The Dow Is at a Record High, but Institutions Are Selling
The shares of Apple Inc. (NASDAQ/AAPL) have been on a steady climb since plummeting to $385.10 on April 19; but my sense is that the buying has largely been driven by retail investors and not from where it counts with the institutional money, based on my stock analysis.
Insiders and the institutional money are not as supportive of Apple, according to my stock analysis. Over the last six months, insiders have sold Apple in 10 transactions totaling 127,896 shares, while there was only one insider buy of 1,780 shares, according to information by Thomson Financial.
Institutional buying, which I believe is the key to stocks due to their knowledge on the companies, is also refraining from buying Apple, even at the much lower price. My stock analysis indicates that institutions have unloaded 27.8 million shares of Apple with institutional investors’ ownership declining 4.5% on a quarter-to-quarter basis, according to Thomson Financial. Some of the biggest sellers include Capital World Investors (-56.3% in Apple stock), Wellington Management (-48.9%), HSBC Holdings (-62.6%), and BlackRock Advisors LLC (-48.2%). My stock analysis notes that this selling suggests a lack of confidence in the company, even with Apple shares plummeting down more than 40% since the company’s high point.
Based on the lack of buying by the insiders and institutions, I would still be wary of buying Apple at this point. In my view, Apple is more of a trading opportunity than a buy-and-hold.
The reality is that following where the professional money is flowing gives us another tool to evaluate the stock market and get a sense of what is happening.

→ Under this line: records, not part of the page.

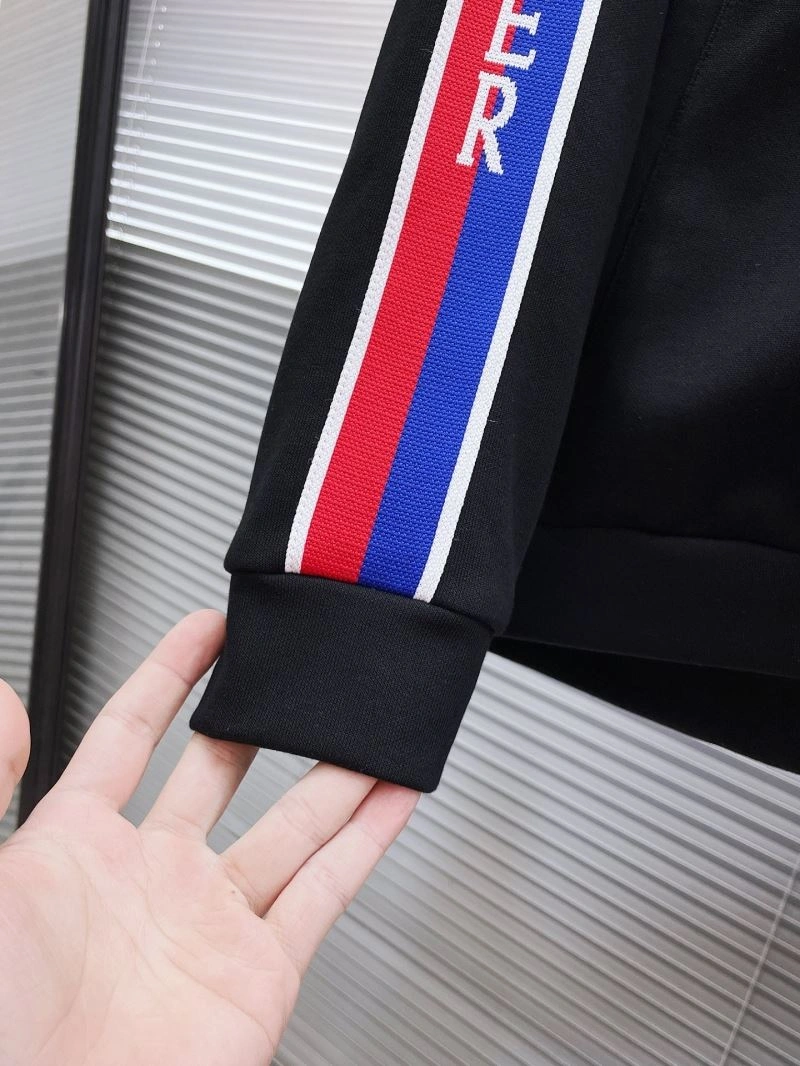 Moncler Long Suits RelaxedFit 140813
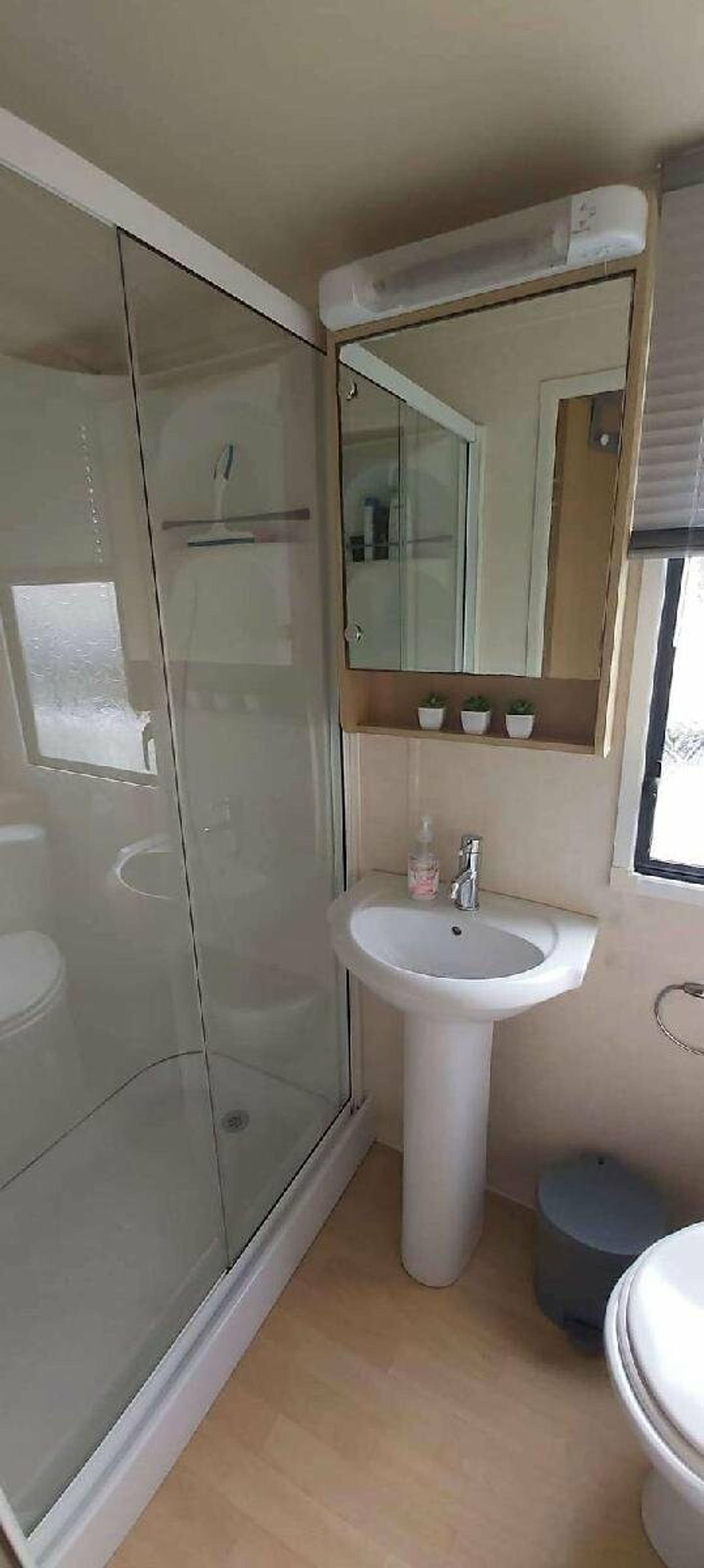 Hopton Holiday Village - Holiday Accommodation 17811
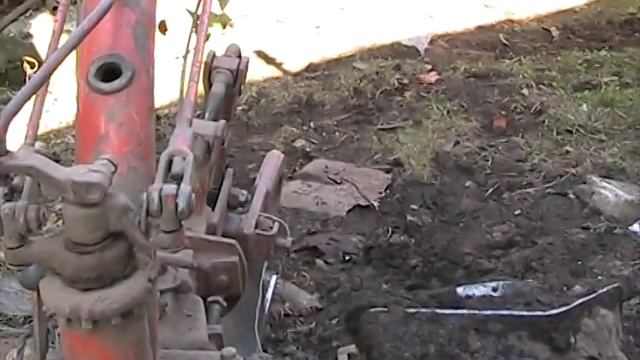 Мотоблок плуг настройка советы 01.MPG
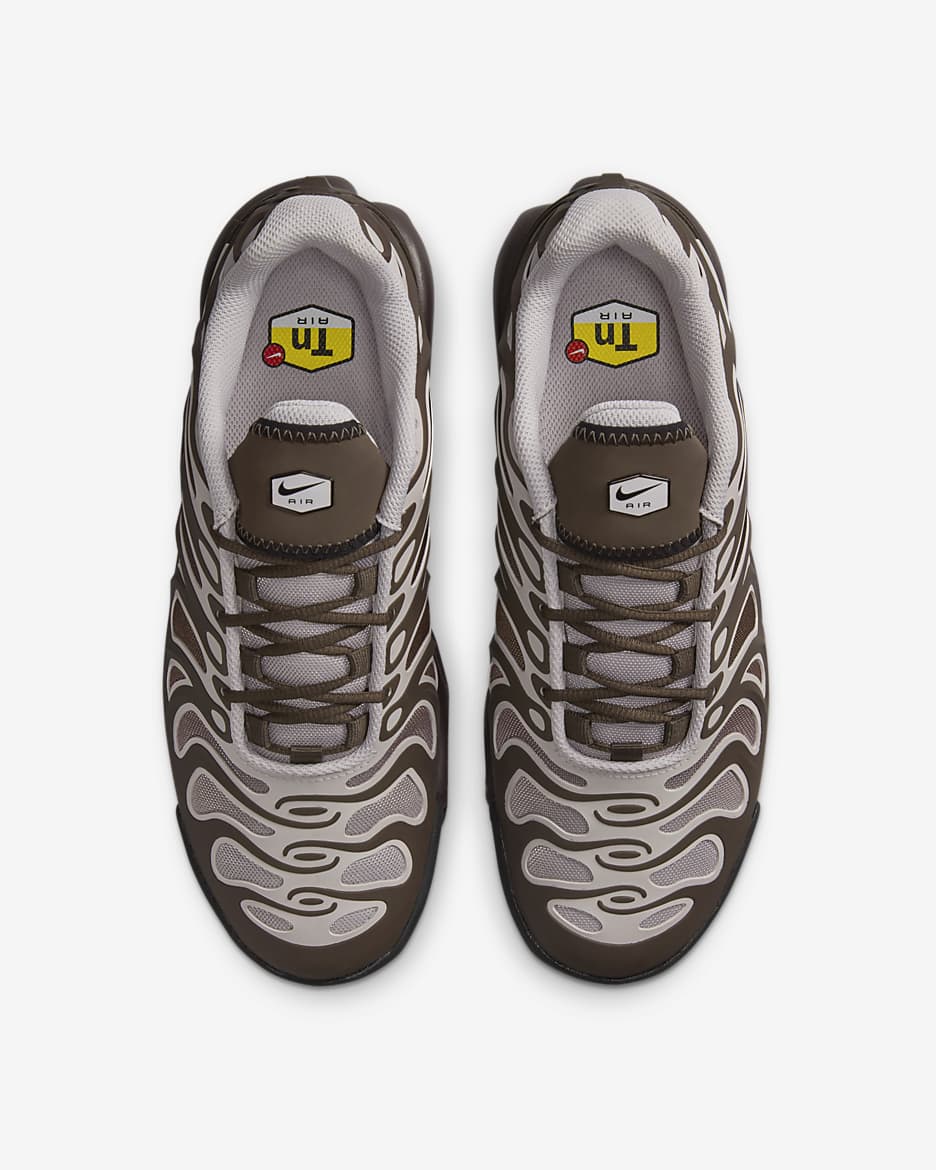 Nike Air Max Plus Drift Brown - bamn.
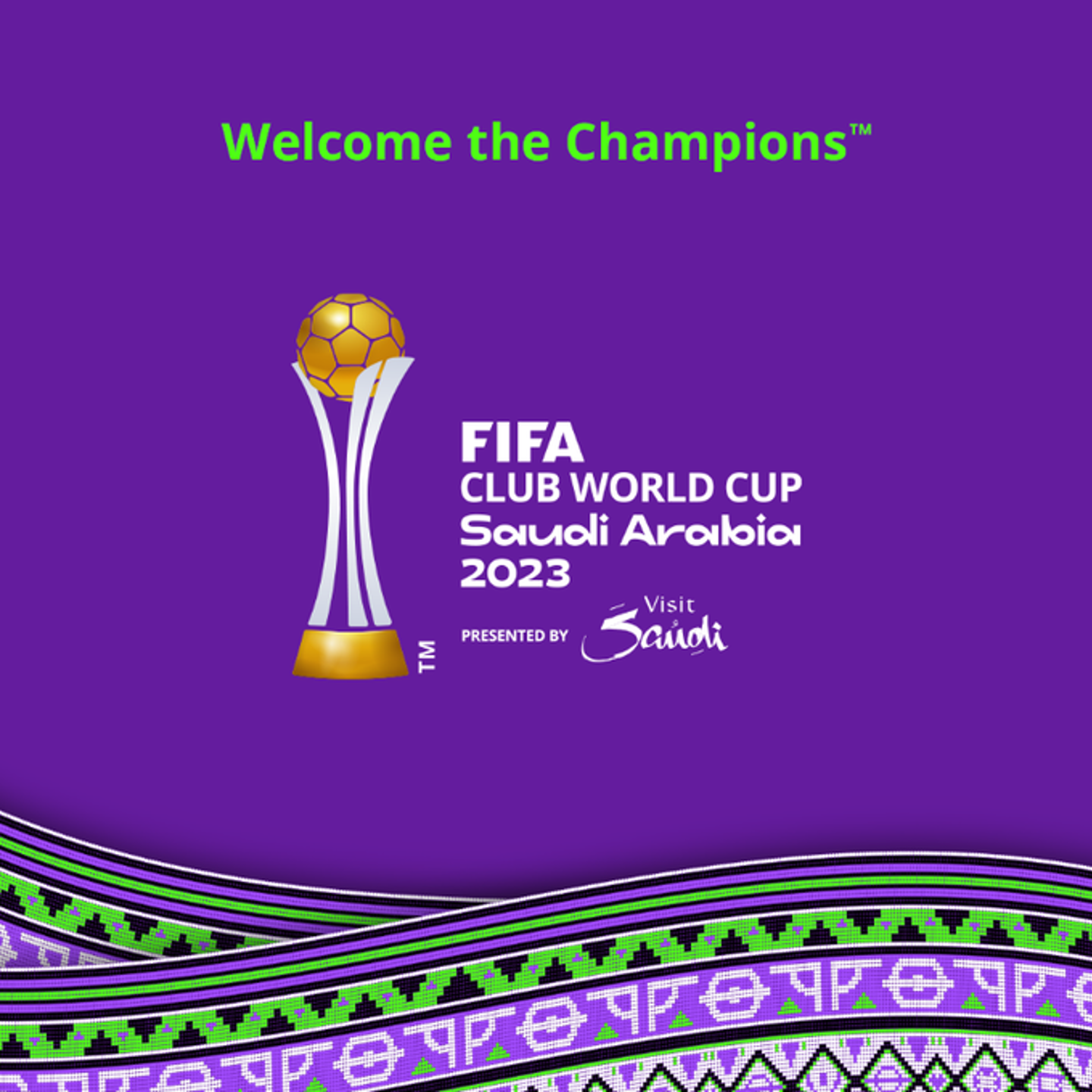 FIFA Club World Cup Ticket Information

The concept of following the money of institutional investors is rooted in the belief that these experts are likely to understand the company’s situation more than anyone outside of the executive management group. My stock analysis suggests that by looking at the flow of money from institutional investors and monitoring what stocks they are buying, you can get a much better sense of what stocks may be in favor at that time. This especially holds true for the top-ranked institutional investors and money managers who are tops in the money management business, because they are the very best and produce the top returns for their clients.
According to my stock analysis, we are seeing selling of other key technology stocks, including heavy selling in Netflix, Inc. (NASDAQ/NFLX) with 12.8 million net shares sold, or down 32.0% in institutional ownership, and Hewlett-Packard Company (NYSE/HPQ) seeing a 5.1% drop.
Facebook, Inc. (NASDAQ/FB) may be set for a rally. Institutions are buying this stock with the net purchase of 365.3 million shares quarter-on-quarter—an increase of 24.2% in institutional ownership. Keep an eye on Facebook: the pro money is investing, and that’s bullish.
On the Dow Jones Industrial Average, the majority of companies are seeing institutional selling, which is not surprising following the rally. An exception is consumer products company Johnson & Johnson (NYSE/JNJ), of which 36.3 million net shares were bought by institutional investors over the past quarter-to-quarter, up 1.9% in institutional investor ownership. There is also some minor buying surfacing in Boeing Company (NYSE/BA).